• _What you are asked to do_
Please return all records verbatim, no pictures.

Collected data entries
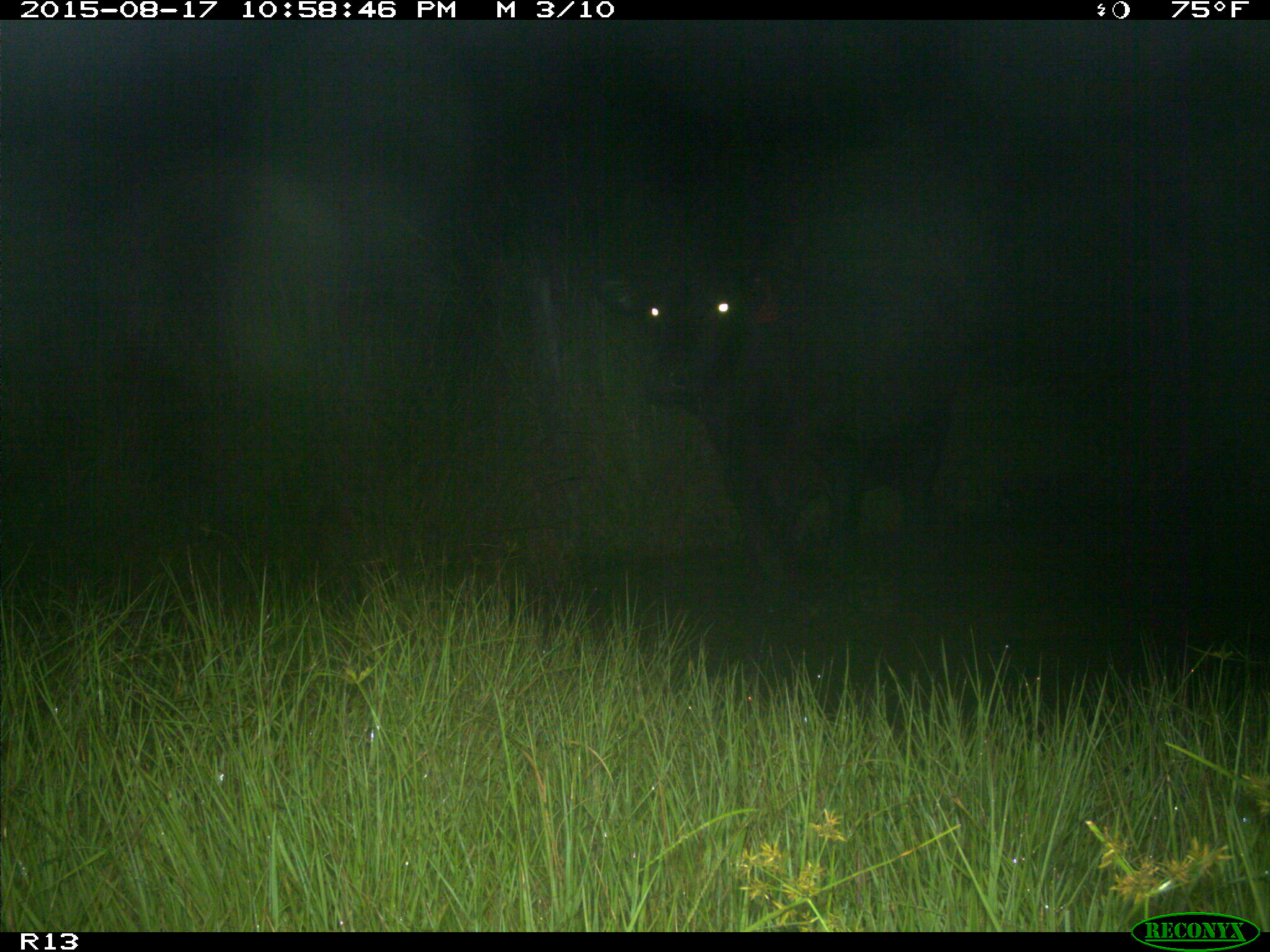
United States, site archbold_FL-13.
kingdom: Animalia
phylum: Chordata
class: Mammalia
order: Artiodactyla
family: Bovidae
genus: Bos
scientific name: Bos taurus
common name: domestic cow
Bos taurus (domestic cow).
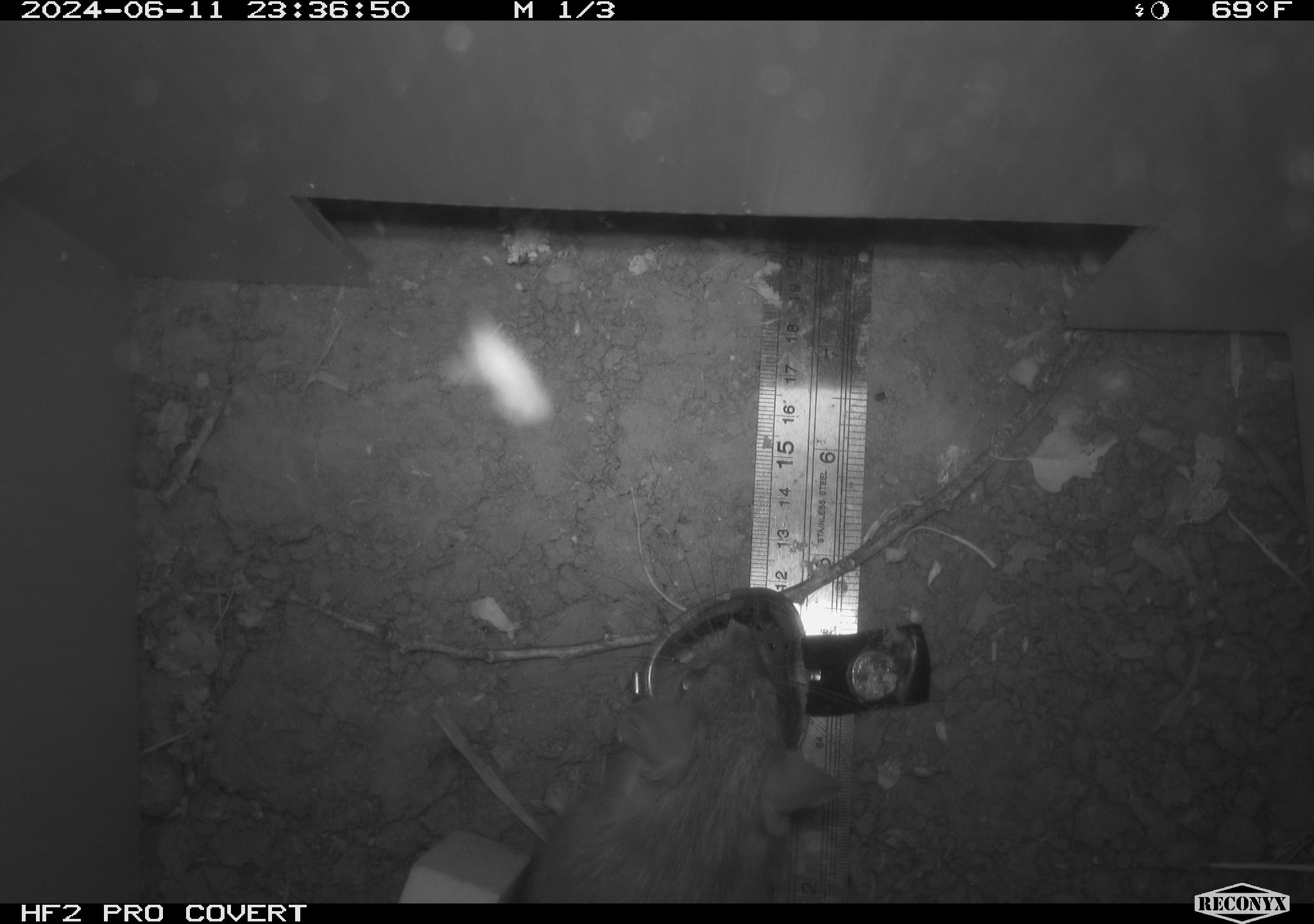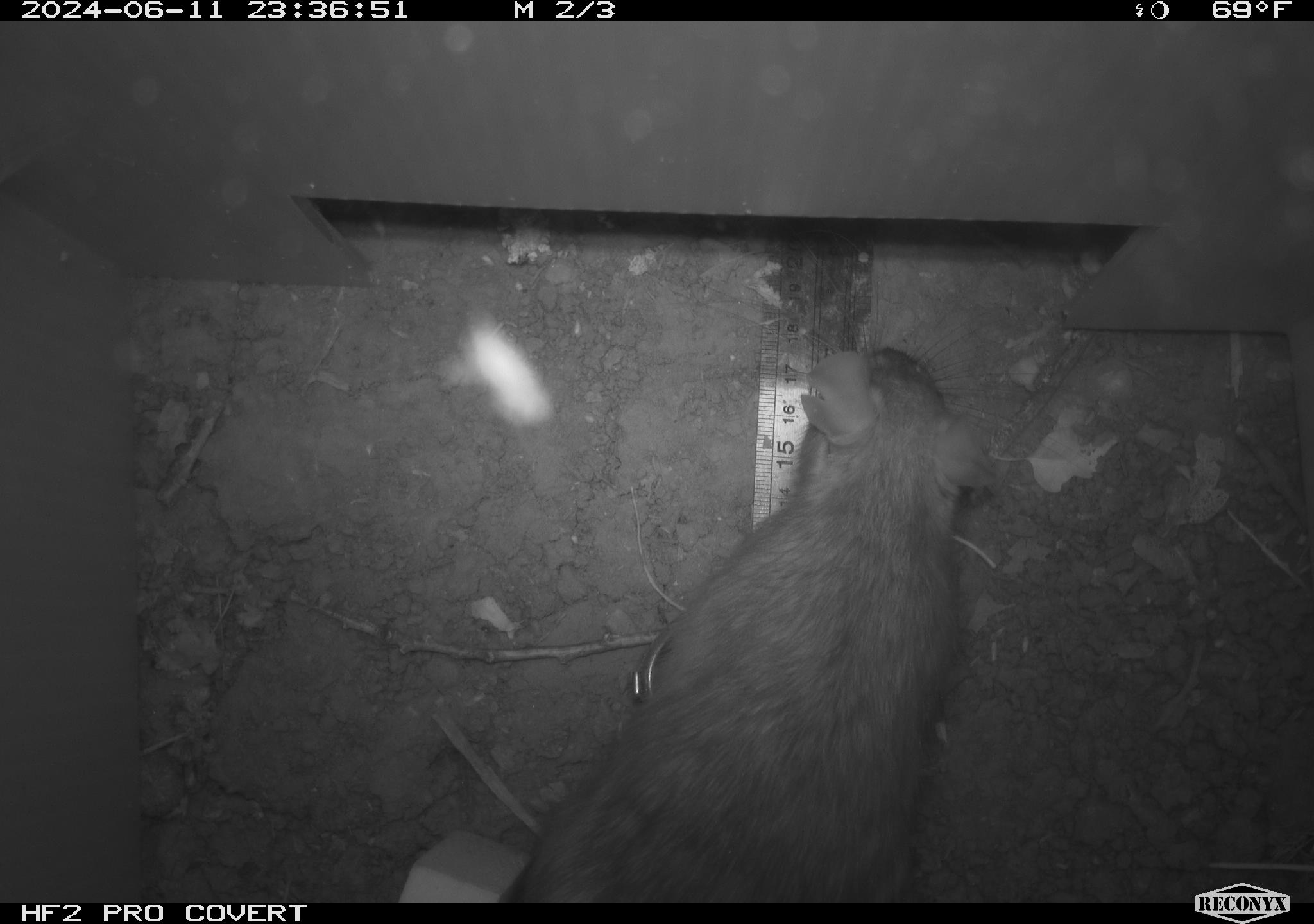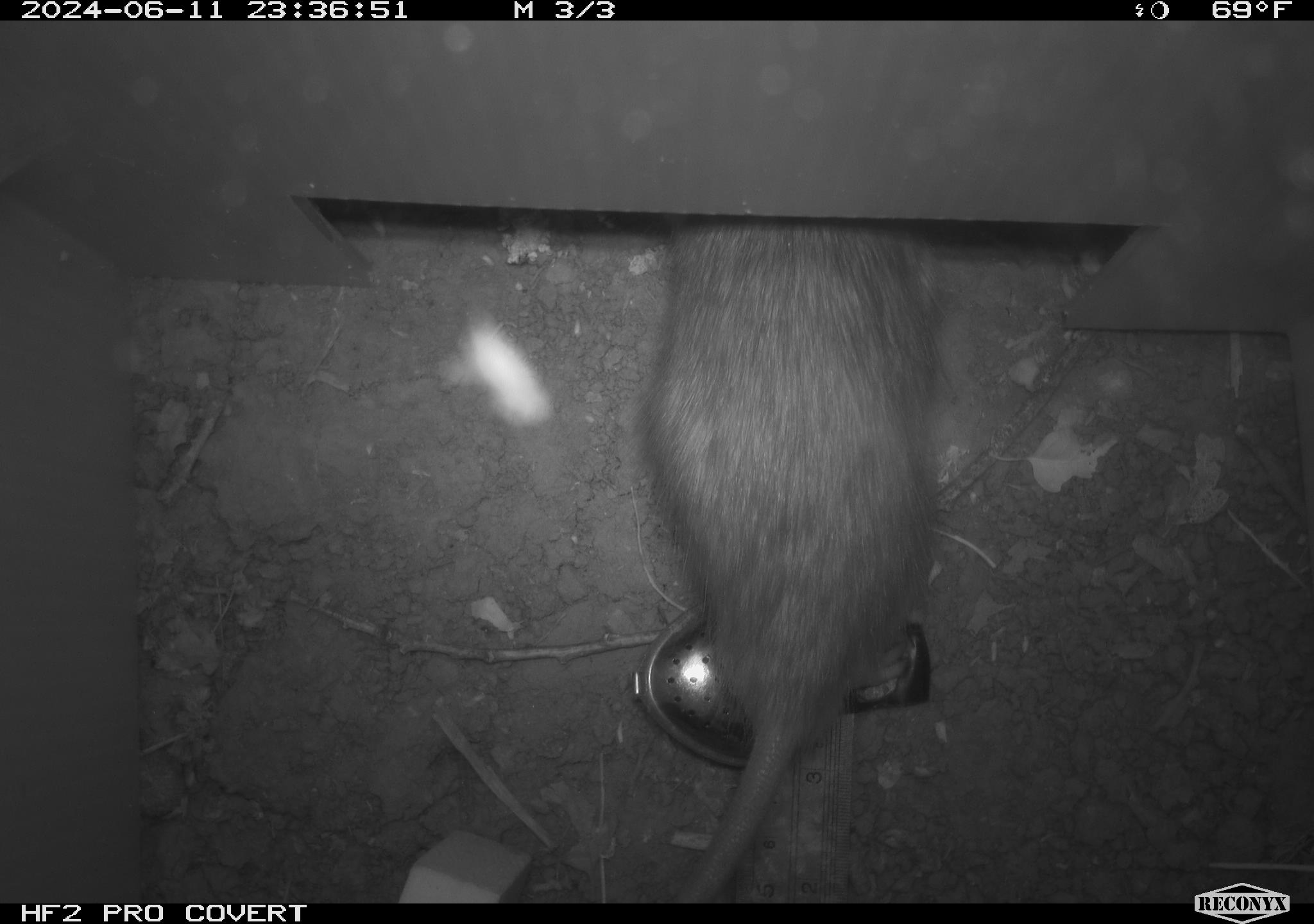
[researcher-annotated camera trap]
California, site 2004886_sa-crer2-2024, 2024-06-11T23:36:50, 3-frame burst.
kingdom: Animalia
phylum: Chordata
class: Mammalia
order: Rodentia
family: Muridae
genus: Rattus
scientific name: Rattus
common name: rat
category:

• _Problem solution_
United States, site archbold_FL-13.
kingdom: Animalia
phylum: Chordata
class: Mammalia
order: Artiodactyla
family: Bovidae
genus: Bos
scientific name: Bos taurus
common name: domestic cow
Bos taurus (domestic cow).
[researcher-annotated camera trap]
California, site 2004886_sa-crer2-2024, 2024-06-11T23:36:50, 3-frame burst.
kingdom: Animalia
phylum: Chordata
class: Mammalia
order: Rodentia
family: Muridae
genus: Rattus
scientific name: Rattus
common name: rat
category:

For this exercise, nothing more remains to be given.